第三章 地獄の扉が開く時


 翌日。テレビをつけ、キッチンで朝食の準備をしていた駆は、寝室から、出てきた奈未に、にっこりと笑った。


「おはようございます!奈未さん。もうすぐ、朝飯、出来ますので、顔を洗ってきて下さいね。」


「うん…ありがとう。」


何事もなかったように、駆は話し掛けてくる。結果、何事もなかったのだ。それは、奈未が一番よく感じていた。


顔を洗って、戻ってきた奈未は、テレビから流れるニュースを見る。


『○○町にある△△金融の社長、田辺 義一さんが会社の事務所で死亡しているのが発見されました。

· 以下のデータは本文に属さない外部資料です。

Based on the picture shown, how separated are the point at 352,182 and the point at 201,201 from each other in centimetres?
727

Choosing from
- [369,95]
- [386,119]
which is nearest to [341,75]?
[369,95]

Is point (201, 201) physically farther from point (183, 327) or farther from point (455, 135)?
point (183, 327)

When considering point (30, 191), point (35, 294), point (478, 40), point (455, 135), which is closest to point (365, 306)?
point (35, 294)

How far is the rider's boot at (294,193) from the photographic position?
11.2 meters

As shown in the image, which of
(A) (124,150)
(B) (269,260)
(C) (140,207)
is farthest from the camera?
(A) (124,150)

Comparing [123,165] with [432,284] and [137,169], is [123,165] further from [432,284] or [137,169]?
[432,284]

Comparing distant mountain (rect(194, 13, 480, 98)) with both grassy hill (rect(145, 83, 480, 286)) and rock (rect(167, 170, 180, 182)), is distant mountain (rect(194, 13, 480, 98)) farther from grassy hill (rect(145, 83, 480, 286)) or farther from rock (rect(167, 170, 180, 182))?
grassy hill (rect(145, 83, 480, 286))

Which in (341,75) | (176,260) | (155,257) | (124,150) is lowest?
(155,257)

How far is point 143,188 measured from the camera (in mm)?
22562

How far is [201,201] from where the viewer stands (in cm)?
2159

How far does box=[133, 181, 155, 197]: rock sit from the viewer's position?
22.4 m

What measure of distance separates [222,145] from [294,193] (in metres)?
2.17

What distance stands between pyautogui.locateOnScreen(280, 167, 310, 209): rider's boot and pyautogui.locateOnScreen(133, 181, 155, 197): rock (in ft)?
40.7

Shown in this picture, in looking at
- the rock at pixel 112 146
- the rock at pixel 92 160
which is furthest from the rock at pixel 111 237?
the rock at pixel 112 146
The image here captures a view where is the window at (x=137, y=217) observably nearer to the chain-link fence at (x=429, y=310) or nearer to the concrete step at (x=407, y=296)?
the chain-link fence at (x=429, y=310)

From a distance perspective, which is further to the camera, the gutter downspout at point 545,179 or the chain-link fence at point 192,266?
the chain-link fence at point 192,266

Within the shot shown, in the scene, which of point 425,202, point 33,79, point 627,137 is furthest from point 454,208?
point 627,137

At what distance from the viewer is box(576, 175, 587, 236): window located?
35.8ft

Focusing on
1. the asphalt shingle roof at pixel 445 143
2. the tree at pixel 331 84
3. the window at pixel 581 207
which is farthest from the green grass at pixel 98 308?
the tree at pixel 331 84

警察の調べによりますと………』


呆然とテレビを見つめる奈未の元に、目玉焼きとベーコンを焼いたものを皿に乗せ、駆がきた。


「これ、あの闇金の………。」


「やっぱり、人間、悪いことをすると

天罰、下ちゃうんですね。朝飯、こんなもんしかないですけど。」


「えっ?あっ、美味しそう。駆くん、料理、上手なのね。」


「料理って言っても、フライパンで焼いただけですよ。」


テーブルに皿を置く、駆の背後から、そっと、彼の腰に腕を回し、奈未は、少し寂しげに呟いた。


「……何もしてくれなかったんだね。」


駆は、奈未の手に手を重ねる。


「そんな大切なもの、簡単に捨てちゃ、ダメですよ。」


「私、26なのよ。それなのに、一度も経験ないなんて。」


「焦らなくても、いつかは………。

さぁ、飯、食べましょうよ。腹減りました。」


プゥと頬を膨らませている奈未をソファーに座らせる駆。


気持ち良い日差しが窓から差し込む、春の朝。